/ / Stories

On Spec

For some reason, this appeared in a Hard SF ish. I wrote it after reading a wonderful history book called Flappers, Bootleggers, Typhoid Mary and the Bomb. Gardner Dozois gave it honorable mention in his 1994 Year’s Best SF, but didn’t buy it for Asimov’s. Go fig.

It was a hundred and ten in the shade the day I left for the Fireworks Factory.

As dawn broke, I packed a valise, a flask and a sandwich and started her up. I set the spark and the throttle, cranked her, reset the spark and throttle and hopped in. Lizzie hiccoughed and wheezed out of the drive and onto the road that led out and out, to the Fireworks Factory.
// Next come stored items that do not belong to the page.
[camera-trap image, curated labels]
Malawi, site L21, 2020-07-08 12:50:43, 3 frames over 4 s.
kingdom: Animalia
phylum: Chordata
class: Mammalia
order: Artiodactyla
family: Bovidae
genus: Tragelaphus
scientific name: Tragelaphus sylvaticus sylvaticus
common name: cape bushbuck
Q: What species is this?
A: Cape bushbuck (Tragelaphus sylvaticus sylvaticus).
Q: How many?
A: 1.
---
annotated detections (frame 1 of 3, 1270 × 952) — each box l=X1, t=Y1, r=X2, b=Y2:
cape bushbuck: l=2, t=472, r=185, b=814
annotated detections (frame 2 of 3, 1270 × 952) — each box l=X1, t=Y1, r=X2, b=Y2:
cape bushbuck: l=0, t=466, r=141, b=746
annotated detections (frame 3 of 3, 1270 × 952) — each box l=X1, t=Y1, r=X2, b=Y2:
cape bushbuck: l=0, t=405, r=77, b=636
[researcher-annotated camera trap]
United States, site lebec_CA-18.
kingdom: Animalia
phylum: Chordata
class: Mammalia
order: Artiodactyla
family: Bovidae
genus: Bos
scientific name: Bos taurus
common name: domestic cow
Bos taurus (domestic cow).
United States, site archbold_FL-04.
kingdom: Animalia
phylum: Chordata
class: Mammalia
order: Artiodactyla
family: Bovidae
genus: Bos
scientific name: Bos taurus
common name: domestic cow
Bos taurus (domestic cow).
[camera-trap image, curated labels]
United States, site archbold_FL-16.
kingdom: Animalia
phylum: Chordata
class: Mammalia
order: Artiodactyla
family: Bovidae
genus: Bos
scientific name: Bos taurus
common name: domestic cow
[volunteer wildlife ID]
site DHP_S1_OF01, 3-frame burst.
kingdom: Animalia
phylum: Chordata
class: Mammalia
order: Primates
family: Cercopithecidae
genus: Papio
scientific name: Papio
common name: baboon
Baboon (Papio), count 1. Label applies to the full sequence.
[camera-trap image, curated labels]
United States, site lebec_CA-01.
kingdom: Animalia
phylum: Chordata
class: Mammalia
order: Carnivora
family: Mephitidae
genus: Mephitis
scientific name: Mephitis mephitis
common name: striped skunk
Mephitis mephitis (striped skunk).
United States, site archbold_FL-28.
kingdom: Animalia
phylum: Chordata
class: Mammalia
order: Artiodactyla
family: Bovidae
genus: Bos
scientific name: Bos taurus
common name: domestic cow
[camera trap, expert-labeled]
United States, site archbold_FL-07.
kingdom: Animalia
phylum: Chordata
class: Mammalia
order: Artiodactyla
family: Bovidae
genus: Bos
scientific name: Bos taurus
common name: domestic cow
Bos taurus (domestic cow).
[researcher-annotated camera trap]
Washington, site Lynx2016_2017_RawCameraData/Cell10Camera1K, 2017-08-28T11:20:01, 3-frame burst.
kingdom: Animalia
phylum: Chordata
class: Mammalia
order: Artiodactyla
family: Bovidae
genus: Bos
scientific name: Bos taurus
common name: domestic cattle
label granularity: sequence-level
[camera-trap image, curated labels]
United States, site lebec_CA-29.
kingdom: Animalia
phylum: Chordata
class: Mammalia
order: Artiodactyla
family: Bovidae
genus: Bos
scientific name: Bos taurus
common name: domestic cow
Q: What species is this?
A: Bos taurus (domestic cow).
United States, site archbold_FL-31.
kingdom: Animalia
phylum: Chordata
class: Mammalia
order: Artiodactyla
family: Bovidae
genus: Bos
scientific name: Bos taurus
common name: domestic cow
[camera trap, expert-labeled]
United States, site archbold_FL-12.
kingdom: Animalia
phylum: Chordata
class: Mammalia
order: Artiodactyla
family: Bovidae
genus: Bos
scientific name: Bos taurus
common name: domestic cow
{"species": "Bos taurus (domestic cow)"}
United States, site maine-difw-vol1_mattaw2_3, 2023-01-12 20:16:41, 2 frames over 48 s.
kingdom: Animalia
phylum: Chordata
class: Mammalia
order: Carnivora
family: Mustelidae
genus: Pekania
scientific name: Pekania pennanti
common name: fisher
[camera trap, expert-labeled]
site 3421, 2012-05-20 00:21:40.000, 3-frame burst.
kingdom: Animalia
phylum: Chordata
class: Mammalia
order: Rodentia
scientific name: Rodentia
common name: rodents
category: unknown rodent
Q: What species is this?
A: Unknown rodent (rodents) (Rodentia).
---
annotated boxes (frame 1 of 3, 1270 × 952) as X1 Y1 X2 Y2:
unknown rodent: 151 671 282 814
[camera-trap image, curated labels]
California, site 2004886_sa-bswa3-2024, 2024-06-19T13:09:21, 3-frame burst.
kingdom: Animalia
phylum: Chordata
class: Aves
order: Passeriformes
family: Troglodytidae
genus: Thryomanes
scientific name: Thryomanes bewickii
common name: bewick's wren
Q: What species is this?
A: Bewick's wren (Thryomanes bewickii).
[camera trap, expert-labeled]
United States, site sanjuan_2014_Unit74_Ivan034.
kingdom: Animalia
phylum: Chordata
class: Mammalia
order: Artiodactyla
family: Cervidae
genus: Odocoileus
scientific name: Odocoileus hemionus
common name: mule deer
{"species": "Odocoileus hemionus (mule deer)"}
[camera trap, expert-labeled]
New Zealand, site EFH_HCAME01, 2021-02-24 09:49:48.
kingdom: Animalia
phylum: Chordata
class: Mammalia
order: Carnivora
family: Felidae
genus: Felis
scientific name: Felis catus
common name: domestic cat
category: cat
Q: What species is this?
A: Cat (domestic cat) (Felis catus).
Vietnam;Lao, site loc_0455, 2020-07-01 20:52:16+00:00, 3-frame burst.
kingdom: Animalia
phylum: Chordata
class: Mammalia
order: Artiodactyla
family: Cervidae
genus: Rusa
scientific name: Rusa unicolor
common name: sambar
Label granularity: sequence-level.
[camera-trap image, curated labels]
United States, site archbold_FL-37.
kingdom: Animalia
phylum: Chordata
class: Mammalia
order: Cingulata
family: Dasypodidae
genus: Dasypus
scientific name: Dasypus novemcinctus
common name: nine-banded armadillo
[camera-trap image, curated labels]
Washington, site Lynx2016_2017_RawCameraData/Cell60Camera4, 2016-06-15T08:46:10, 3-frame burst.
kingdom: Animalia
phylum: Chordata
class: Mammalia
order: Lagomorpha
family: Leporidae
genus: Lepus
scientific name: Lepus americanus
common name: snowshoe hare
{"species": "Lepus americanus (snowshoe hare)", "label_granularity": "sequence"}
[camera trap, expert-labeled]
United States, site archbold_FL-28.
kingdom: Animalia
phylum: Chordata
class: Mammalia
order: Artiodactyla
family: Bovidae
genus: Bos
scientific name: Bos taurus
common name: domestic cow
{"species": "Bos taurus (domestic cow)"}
I gave her horn a little “poop poop” and pulled the driving goggles down over my eyes. I’d had the foresight to remove my windsheild before starting out, and there was a stiff breeze blowing in my face that made the stifling heat bearable. I was in high spirits indeed; witness my letting the throttle out until Lizzie was doing almost 35 miles per hour. As I vibrated through the scorched prairie, I began to sing:

Oh it was Tin, Tin, Tin!
Though I constantly degrade you
By the Henry Ford that made you
You’re better than a Packard, Hunk o’ Tin!

After going through this bit of doggerel six or seventy times, the dust in my throat became too thick for song, so I closed my mouth and enjoyed the scenery.